EXERCISE GOAL
Copy the lines below word for word, and leave out the pictures.

DATA ROWS
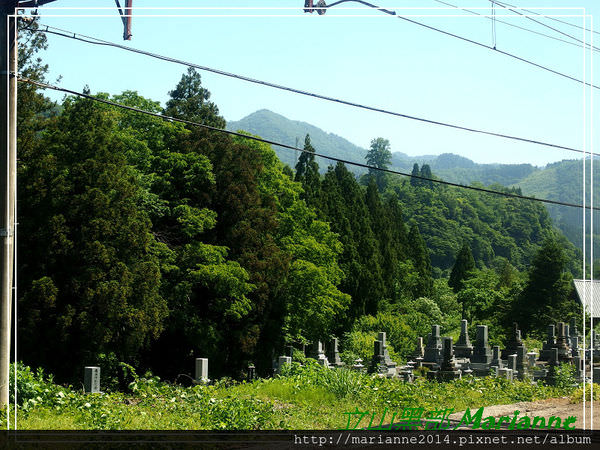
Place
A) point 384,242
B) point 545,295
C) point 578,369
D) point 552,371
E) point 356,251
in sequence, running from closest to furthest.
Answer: point 552,371
point 578,369
point 356,251
point 545,295
point 384,242

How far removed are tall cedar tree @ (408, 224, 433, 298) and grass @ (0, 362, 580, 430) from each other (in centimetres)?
3954

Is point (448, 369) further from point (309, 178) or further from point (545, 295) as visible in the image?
point (545, 295)

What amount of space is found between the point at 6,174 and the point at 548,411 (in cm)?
1026

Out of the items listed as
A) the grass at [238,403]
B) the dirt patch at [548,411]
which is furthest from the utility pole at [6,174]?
the dirt patch at [548,411]

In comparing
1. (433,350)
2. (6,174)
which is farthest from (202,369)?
(433,350)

PROBLEM SOLUTION
Place
A) point 384,242
B) point 545,295
C) point 578,369
D) point 552,371
E) point 356,251
in sequence, running from closest to furthest.
Answer: point 552,371
point 578,369
point 356,251
point 545,295
point 384,242

How far removed are tall cedar tree @ (408, 224, 433, 298) and grass @ (0, 362, 580, 430) from each other (in centimetres)?
3954

Is point (448, 369) further from point (309, 178) or further from point (545, 295) as visible in the image?
point (545, 295)

What amount of space is found between the point at 6,174 and the point at 548,411 (in cm)?
1026

Out of the items listed as
A) the grass at [238,403]
B) the dirt patch at [548,411]
which is furthest from the utility pole at [6,174]?
the dirt patch at [548,411]

In comparing
1. (433,350)
2. (6,174)
which is farthest from (202,369)?
(433,350)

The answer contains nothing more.